3. Development of Insight and Objectivity: The third aim in the counseling process is to develop insight and objectivity in the counselee. This is perhaps the most difficult goal to achieve because emotional disturbance, which is almost always present, hinders insight and objectivity. It certainly cannot be accomplished without good rapport between counselor and counselee. Hence it must follow after or at times be developed simultaneously with the establishment of rapport.
4. Reorientation: Once insight and objectivity are obtained, it is not difficult to lead the counselee to a reorientation toward his problem or problems and the situation. This may mean the development of a new or different relationship to the person or persons involved; or it may mean the avoidance or a more courageous facing or transcending of conflictual situations, as the case may require; or it may necessitate changing his role or behavior; or it may require reorganizing existing relationships. In a sense this means aiding the counselee in re-educating himself so that he may be equal to the new conditions of life which he will have to face, and the requirements they will make on his resources.
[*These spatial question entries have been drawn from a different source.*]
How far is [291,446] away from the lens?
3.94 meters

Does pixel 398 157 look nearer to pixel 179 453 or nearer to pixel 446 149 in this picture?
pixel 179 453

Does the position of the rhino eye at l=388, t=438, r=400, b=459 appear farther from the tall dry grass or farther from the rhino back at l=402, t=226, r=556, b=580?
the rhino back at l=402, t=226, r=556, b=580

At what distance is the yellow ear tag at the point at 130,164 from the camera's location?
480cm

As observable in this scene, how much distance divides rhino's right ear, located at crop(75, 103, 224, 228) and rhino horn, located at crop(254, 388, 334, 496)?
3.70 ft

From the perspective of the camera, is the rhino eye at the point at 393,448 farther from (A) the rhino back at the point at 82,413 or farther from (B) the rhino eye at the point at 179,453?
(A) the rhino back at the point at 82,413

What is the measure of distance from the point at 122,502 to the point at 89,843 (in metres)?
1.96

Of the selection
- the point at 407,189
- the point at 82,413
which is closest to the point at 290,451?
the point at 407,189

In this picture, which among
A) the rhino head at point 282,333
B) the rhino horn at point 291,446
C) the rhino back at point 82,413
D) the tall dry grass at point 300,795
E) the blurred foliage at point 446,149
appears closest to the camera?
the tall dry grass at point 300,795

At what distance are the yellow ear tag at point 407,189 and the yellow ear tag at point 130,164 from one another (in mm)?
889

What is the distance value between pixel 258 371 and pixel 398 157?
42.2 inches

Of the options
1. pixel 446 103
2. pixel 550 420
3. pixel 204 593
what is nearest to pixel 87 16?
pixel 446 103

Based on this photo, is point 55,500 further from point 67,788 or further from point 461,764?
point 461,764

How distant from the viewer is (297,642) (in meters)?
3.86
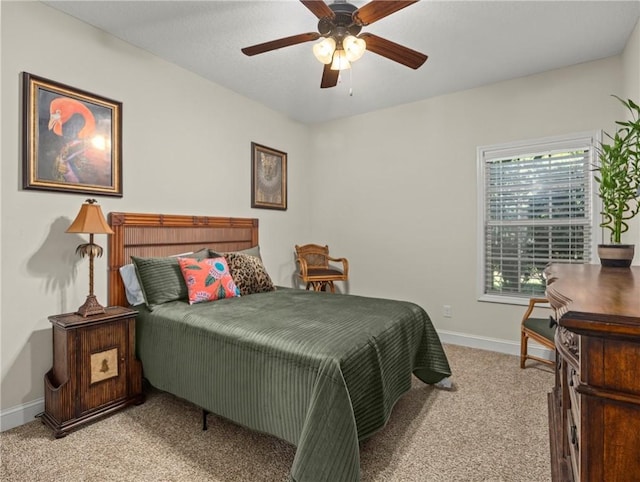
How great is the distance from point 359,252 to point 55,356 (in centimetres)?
318

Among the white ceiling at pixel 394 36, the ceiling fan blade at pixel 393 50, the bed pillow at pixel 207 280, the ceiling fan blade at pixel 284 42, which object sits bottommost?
the bed pillow at pixel 207 280

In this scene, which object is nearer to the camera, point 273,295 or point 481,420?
point 481,420

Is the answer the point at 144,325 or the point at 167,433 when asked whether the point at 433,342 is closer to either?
the point at 167,433

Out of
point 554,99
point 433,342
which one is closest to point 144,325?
point 433,342

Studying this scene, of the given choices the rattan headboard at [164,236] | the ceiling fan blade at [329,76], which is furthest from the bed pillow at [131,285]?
the ceiling fan blade at [329,76]

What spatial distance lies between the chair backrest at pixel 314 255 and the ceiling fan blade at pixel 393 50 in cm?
266

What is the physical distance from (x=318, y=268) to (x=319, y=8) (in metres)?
3.11

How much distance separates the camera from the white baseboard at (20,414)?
82.4 inches

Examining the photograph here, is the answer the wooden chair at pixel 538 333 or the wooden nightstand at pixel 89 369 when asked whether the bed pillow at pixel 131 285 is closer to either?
the wooden nightstand at pixel 89 369

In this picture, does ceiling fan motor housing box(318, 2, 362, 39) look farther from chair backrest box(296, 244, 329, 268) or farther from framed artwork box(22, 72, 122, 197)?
chair backrest box(296, 244, 329, 268)

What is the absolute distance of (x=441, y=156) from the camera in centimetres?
374

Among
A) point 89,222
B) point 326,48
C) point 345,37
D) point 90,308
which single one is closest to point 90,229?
point 89,222

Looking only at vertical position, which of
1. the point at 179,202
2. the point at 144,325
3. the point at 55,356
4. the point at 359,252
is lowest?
the point at 55,356

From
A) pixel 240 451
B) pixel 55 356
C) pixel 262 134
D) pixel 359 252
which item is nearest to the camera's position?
pixel 240 451
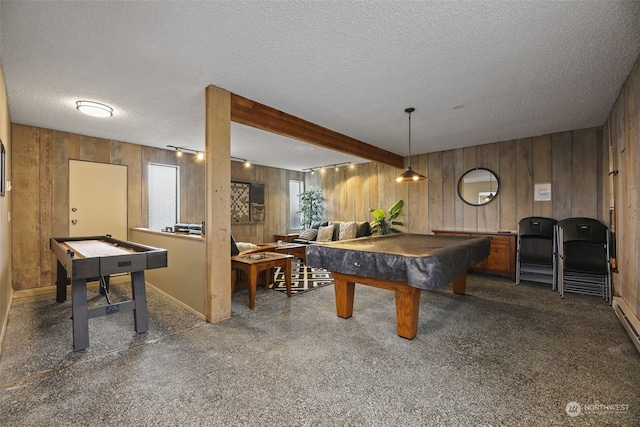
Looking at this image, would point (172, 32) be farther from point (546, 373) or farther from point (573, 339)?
point (573, 339)

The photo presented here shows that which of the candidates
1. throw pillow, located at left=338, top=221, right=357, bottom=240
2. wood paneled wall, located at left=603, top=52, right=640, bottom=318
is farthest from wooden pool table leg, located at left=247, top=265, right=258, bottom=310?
throw pillow, located at left=338, top=221, right=357, bottom=240

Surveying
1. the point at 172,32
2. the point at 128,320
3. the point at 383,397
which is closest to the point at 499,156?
the point at 383,397

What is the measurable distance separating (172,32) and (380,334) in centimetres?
294

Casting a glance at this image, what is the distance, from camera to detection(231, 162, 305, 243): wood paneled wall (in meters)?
7.01

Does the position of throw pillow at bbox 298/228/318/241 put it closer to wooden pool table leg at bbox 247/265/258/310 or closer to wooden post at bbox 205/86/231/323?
wooden pool table leg at bbox 247/265/258/310

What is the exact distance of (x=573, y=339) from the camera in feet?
8.01

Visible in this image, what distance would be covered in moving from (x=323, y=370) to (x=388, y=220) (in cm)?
490

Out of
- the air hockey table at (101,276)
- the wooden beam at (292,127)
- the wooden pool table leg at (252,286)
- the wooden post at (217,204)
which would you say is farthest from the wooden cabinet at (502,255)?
the air hockey table at (101,276)

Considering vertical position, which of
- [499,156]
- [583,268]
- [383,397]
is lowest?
[383,397]

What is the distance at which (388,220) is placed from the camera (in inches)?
257

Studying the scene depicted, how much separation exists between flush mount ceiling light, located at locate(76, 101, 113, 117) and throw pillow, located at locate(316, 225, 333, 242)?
4.74 meters

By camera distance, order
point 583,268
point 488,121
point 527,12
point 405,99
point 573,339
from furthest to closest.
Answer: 1. point 488,121
2. point 583,268
3. point 405,99
4. point 573,339
5. point 527,12

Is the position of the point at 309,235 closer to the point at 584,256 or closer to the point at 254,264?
the point at 254,264

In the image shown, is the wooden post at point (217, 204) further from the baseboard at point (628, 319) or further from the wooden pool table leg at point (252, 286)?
the baseboard at point (628, 319)
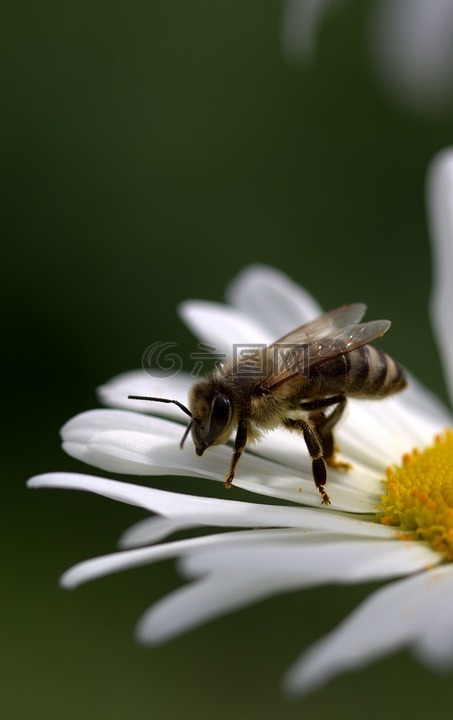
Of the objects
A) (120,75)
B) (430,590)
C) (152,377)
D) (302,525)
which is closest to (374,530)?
(302,525)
5. Development of New Objectives and Perspective: As a result of the reorientation, new goals will have to be envisaged in terms of the new relationship to be established. These must be related to the counselee's needs, his abilities, and his resources, both personal and environmental; to those of his spouse and to the marriage itself. Here it may be well to call attention again to the problem-solving capacity of the individual if properly stimulated by a good relationship with the counselor and a modified relationship to the marriage partner.
6. Implementation: The new objectives and relationship will require ways and means of achieving them. These, in turn, will necessitate carefully considered plans which will be based on all the foregoing considerations. It may be well to emphasize that the planning should be done by the client instead of the counselor. The client should experience the thrill of making and executing these first plans and discuss the results with the counselor as a means of gaining self-confidence in his newly acquired strengths and awareness of inner resources.
The foregoing six elements in the counseling process are not independent of each other. They are, in fact, interdependent in time and psychological development and they may be worked on, to a greater or lesser degree, depending upon the situation, almost from the first interview.